» **Task brief**: Rescale the lines starting with the one containing "How distant from" and going on through the last line. Write each of these lines out again in full, but multiply every distance and pixel coordinate in the answers by 0.35, rounding to the original number of decimal places with halves rounded up.
━━━ Available data ━━━
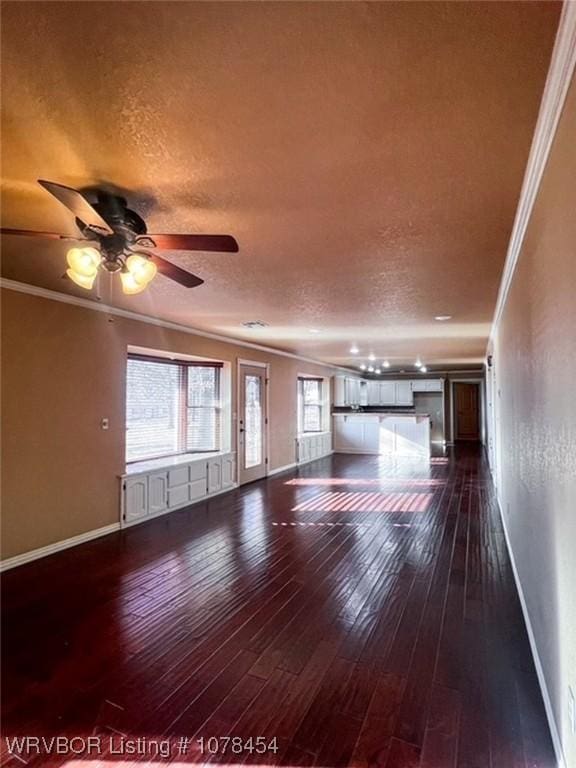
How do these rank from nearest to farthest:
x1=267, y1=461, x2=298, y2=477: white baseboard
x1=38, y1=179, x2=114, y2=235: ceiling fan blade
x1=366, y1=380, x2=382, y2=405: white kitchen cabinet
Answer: x1=38, y1=179, x2=114, y2=235: ceiling fan blade → x1=267, y1=461, x2=298, y2=477: white baseboard → x1=366, y1=380, x2=382, y2=405: white kitchen cabinet

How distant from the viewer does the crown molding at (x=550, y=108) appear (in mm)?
1081

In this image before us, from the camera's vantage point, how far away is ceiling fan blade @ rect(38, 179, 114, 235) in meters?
1.56

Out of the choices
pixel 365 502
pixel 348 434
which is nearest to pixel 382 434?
pixel 348 434

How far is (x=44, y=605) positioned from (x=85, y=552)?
1013 mm

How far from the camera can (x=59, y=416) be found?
3.93 metres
━━━
» **Full solution**:
How distant from the viewer does the crown molding at (x=550, y=108) appear (in mm)?
378

In this image before us, from the camera's vantage point, how far away is ceiling fan blade @ rect(38, 179, 114, 235) in meters?
0.55

Out of the choices
pixel 365 502
pixel 348 434
which is nearest to pixel 382 434?
pixel 122 152

How far is (x=44, y=605) positioned from (x=85, y=552)?
355 mm

How far from the camera can (x=59, y=416) be found?
1.38 metres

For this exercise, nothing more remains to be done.